Experimental study on horizontal low-cycle loading of high-strength concrete medium high shear wall with cold-formed steel braces

Abstract

This study presents the findings from experimental tests conducted on four medium-high shear walls with a shear span ratio of 1.8. The focus of the study is to investigate the effect of different types of cold-formed steel diagonal braces on the seismic performance of the shear walls. The specimens were subjected to horizontal low-cycle loading to observe their failure behavior, including cracking load, ultimate displacement, yield load, and ultimate load. Additionally, a comparative analysis of the stress distribution in the cold-formed steel braces, braces with different steel ratios but of the same type, and braces with the same steel ratio but of different types, was conducted. The research findings indicated that the inclusion of an appropriate amount of cold-formed steel braces with an appropriate steel ratio significantly improved the ultimate displacement and shear stiffness of the structures. The cold-formed steel braces effectively restrained crack development and prevent structural collapse after failure. However, it was observed that the lattice-type braces failed to confine the internal concrete to form a compressed concrete strut capable of resisting both shear and bending moment simultaneously.
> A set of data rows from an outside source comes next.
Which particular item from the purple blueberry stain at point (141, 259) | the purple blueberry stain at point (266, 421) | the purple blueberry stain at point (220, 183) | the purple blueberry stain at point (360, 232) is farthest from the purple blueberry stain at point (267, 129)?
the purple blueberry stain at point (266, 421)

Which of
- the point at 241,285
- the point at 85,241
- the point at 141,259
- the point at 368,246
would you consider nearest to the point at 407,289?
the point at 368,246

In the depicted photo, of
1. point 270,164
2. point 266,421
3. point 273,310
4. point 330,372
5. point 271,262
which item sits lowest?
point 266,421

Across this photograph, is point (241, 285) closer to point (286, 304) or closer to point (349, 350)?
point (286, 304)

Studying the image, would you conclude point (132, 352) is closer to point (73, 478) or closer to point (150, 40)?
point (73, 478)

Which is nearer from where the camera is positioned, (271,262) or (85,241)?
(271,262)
The addition of cold-formed steel braces was found to be advantageous in improving the shear stiffness of the specimens. In particular, the cold-formed angle steel braces in SRHCW-2 were more effective in enhancing the shear stiffness compared to the lattice-type cold-formed steel braces in SRHCW-3. Moreover, an increase in the steel brace ratio on top of the lattice-type cold-formed steel braces in SRHCW-3, as observed in SRHCW-4, contributed to a certain improvement in the structural shear stiffness.